Instructions to follow: In the records below, count every line that includes the word "format". Provide the total alone.

Provided data:
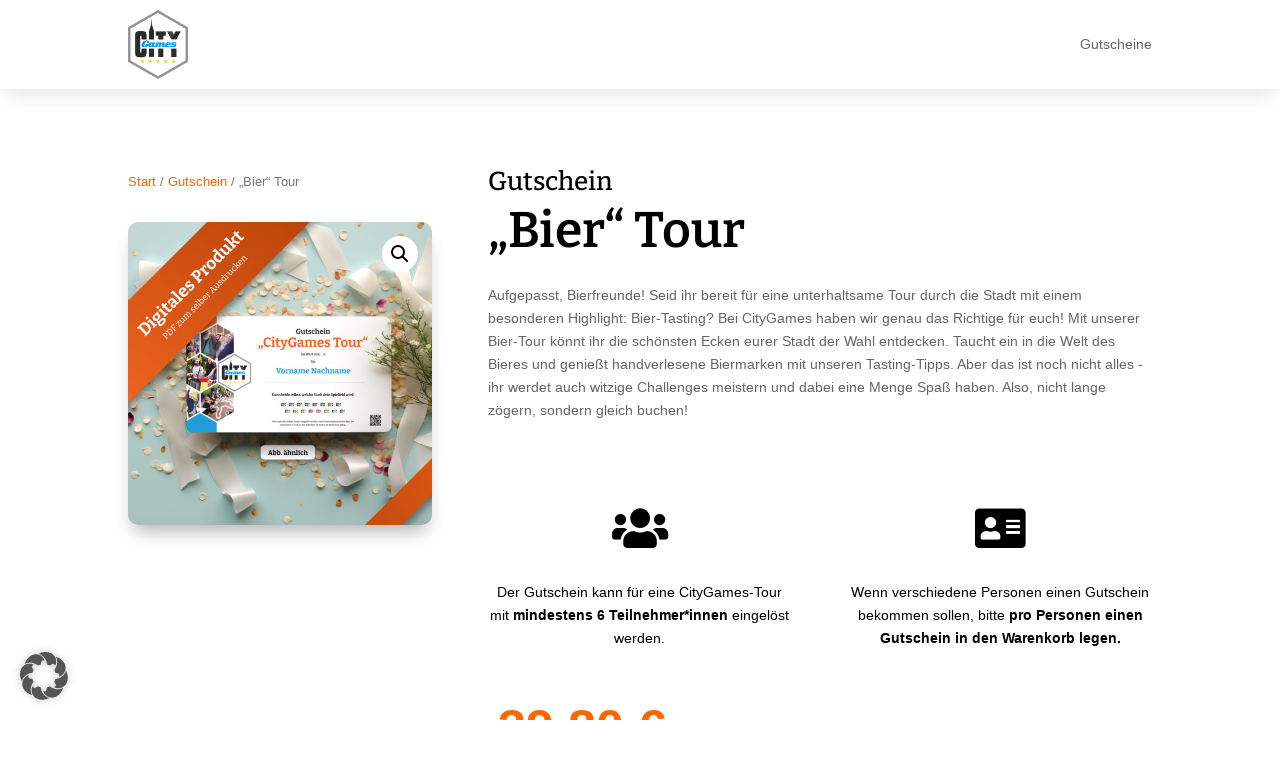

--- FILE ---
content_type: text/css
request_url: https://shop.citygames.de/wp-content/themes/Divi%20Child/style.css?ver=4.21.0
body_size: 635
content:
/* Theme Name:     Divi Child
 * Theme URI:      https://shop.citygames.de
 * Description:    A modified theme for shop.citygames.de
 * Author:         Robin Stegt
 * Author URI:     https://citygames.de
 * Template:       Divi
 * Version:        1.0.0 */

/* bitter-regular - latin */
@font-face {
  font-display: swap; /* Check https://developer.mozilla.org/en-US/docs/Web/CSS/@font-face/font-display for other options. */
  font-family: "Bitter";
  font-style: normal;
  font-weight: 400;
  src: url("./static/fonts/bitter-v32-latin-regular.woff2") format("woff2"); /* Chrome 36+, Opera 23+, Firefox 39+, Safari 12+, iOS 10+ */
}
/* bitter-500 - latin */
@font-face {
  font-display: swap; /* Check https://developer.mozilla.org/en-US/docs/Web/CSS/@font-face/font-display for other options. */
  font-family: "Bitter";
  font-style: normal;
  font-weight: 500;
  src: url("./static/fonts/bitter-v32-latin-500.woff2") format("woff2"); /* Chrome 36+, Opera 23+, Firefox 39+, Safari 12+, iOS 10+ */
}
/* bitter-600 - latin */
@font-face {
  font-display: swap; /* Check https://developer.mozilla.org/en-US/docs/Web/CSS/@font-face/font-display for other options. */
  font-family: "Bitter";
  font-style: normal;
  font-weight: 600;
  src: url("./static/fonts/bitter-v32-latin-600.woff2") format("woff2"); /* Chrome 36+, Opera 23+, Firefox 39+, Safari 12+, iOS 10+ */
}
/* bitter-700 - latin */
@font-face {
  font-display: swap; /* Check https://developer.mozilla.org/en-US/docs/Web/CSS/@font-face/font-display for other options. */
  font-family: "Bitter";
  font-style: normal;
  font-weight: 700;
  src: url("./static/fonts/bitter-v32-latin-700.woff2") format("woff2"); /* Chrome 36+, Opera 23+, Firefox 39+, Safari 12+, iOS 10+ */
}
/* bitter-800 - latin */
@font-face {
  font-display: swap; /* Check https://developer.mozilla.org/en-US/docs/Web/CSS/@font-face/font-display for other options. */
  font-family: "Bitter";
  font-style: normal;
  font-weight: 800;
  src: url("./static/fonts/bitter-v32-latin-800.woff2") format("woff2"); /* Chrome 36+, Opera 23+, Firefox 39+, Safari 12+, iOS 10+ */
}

Reply: 5